A todos los líderes se les llena la boca hablando de “la voz de la calle”, “la gente entra en el Parlamento” o “quienes deciden son los ciudadanos”. Si de verdad se creyeran la soberanía popular tendrían que someter a disciplina su propia renuencia a pactar. El caso más claro es el del PP. Es comprensible que quienes se han pasado la legislatura y, sobre todo, la campaña electoral stricto sensu, renegando de Rajoy y de la derecha, encuentren ahora cierta dificultad para sentarse a negociar, pero el grupo más votado ha sido ése, es decir, hay más gente partidaria del PP que de cualquier otro grupo, como sucede en Valencia. Cada vez que reniegan del PP lo están haciendo de los ciudadanos que lo quieren en el gobierno. Es la realidad, aunque cueste asimilarla cuando se trata del partido al que más tirria le tenemos. Detrás de cada sigla, hay miles e incluso millones de españoles, por eso resultan tan preocupantes los cordones sanitarios que se quieren imponer. Entiendo que a un entusiasta de Iglesias le produzca acidez mirar al PP y a los populares, cuando observan a los Podemos recién llegados. Con o sin rastas. Pero, a estas alturas, deberían autoexigirse respeto hacia los votantes del resto de partidos.
Desde ese marco, el acuerdo resulta más fácil, no porque vayan a renegar de sus planteamientos sino porque sitúan su vista en lo que de verdad importa: el bien común. Llegar a pactos no es renunciar sino buscar puntos de acuerdo por el bien de los españoles sin apearse de las convicciones esenciales. El problema es que el lugar de esas convicciones hace mucho que fue sustituido por cálculos electorales. “Es el poder, estúpido”, diríamos parafraseando el célebre eslogan de la campaña de Clinton.
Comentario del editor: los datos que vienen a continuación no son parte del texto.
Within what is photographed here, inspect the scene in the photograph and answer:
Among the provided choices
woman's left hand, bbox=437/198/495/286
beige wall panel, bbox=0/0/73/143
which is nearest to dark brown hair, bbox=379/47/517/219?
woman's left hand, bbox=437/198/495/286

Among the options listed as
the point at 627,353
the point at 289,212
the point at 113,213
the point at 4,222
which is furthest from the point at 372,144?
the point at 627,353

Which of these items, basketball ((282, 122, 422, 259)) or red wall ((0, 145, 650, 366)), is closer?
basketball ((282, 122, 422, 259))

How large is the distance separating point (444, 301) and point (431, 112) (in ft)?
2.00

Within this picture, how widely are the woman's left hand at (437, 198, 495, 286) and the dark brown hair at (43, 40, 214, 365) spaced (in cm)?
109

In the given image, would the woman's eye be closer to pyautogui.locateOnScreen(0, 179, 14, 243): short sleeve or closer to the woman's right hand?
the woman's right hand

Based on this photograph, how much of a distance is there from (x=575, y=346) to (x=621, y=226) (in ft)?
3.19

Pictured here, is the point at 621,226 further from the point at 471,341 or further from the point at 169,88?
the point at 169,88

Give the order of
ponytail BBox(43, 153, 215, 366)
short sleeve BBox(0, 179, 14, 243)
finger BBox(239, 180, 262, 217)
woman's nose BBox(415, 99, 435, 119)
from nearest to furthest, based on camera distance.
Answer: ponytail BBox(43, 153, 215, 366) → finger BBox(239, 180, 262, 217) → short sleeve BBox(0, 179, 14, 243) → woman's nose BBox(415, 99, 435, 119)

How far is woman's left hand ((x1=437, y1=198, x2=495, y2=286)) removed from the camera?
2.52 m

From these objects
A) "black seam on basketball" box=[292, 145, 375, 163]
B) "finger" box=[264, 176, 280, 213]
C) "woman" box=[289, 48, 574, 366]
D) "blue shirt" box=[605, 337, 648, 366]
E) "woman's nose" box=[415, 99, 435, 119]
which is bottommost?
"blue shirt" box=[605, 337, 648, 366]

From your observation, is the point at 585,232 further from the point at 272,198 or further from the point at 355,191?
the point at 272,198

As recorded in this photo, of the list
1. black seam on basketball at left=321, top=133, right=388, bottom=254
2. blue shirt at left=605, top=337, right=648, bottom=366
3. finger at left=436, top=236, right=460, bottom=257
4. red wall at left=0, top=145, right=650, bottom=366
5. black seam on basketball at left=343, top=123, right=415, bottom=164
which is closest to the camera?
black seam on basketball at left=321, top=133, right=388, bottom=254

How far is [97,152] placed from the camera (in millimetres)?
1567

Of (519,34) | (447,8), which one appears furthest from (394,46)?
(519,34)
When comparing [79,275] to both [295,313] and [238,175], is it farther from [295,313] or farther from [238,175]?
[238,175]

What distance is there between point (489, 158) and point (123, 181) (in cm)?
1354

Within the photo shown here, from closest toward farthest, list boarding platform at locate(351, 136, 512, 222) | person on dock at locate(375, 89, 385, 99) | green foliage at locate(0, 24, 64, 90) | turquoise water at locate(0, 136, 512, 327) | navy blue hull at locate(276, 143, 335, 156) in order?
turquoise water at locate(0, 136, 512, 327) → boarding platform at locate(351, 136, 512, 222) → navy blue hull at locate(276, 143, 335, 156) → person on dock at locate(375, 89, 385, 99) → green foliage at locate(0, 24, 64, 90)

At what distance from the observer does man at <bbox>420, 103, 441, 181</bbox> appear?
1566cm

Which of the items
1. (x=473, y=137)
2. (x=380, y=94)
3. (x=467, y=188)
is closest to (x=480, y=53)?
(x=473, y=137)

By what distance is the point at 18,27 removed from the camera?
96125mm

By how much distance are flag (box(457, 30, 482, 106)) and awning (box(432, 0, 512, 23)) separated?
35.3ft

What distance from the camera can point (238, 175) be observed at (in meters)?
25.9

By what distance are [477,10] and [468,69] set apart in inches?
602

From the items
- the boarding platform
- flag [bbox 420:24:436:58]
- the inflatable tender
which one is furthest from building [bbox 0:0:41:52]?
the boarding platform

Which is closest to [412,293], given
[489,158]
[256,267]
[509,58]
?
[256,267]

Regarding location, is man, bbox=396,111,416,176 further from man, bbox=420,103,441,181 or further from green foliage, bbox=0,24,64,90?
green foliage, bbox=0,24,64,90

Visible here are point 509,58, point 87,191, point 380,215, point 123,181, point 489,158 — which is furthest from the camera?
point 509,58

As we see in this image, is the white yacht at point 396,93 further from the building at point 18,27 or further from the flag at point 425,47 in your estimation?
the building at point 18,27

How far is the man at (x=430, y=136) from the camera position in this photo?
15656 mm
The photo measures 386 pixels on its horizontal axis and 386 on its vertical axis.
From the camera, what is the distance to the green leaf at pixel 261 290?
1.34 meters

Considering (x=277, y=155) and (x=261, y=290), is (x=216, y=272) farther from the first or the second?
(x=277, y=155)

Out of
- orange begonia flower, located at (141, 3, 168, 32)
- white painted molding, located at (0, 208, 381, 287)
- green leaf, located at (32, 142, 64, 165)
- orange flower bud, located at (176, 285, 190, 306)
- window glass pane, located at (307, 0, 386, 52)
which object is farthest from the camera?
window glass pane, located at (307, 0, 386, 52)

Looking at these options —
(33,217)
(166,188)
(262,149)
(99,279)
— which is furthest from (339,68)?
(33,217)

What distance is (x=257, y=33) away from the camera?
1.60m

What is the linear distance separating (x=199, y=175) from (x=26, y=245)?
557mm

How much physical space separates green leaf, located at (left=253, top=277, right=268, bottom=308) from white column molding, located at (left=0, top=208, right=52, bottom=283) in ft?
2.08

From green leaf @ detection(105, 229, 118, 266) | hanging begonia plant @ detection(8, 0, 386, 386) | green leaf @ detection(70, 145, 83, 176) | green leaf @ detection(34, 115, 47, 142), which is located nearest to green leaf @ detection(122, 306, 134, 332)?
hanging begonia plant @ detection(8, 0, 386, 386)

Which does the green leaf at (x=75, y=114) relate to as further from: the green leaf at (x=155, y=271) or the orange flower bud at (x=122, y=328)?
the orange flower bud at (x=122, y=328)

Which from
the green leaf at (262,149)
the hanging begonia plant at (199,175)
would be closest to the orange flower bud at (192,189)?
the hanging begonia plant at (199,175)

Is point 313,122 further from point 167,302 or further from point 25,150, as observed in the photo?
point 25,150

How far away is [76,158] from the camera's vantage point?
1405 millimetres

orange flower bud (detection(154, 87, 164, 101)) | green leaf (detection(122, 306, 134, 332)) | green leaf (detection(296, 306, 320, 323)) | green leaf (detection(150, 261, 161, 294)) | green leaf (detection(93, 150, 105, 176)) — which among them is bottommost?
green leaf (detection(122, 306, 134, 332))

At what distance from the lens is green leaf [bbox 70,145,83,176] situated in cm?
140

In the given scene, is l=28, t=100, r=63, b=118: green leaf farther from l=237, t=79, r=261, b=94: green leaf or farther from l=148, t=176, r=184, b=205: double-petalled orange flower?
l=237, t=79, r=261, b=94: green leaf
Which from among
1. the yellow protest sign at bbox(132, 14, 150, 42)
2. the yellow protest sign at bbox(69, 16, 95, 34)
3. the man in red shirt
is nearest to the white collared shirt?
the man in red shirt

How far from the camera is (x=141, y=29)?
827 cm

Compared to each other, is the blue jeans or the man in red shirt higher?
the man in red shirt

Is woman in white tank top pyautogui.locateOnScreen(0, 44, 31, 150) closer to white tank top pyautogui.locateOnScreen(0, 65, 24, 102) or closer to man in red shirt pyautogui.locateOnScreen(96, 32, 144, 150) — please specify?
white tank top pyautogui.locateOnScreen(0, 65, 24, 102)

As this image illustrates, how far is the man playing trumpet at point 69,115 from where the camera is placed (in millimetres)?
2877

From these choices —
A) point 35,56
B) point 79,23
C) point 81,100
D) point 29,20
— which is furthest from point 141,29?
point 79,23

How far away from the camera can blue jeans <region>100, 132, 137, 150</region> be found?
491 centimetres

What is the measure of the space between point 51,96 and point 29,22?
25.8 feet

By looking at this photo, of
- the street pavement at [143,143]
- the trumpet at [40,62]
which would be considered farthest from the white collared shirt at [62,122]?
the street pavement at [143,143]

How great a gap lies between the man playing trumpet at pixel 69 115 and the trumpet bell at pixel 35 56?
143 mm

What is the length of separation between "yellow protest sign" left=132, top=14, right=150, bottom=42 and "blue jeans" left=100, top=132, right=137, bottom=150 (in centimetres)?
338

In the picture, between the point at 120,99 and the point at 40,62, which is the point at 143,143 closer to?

En efecto, la repetición de las elecciones -que la mayoría de españoles no quieren, según los últimos sondeos- no debería ser una opción toda vez que los ciudadanos ya han hablado. El problema lo tienen los líderes, incapaces de repartirse el poder o de gestionarlo llegando a acuerdos sensatos que se correspondan con los deseos de los votantes. Eso significa que no vale cualquier acuerdo donde una minoría se imponga a los grupos mayoritarios o donde estos renuncien a lo que son, como ocurre en Cataluña. En la nueva política, como en la más clásica, también se olvida al ciudadano con tal de tocar poder. Eso no parece resolverlo ni los antisistema, dispuestos a perpetuarlo a su medida o a echarnos en los brazos del caos hasta poder dominarlo.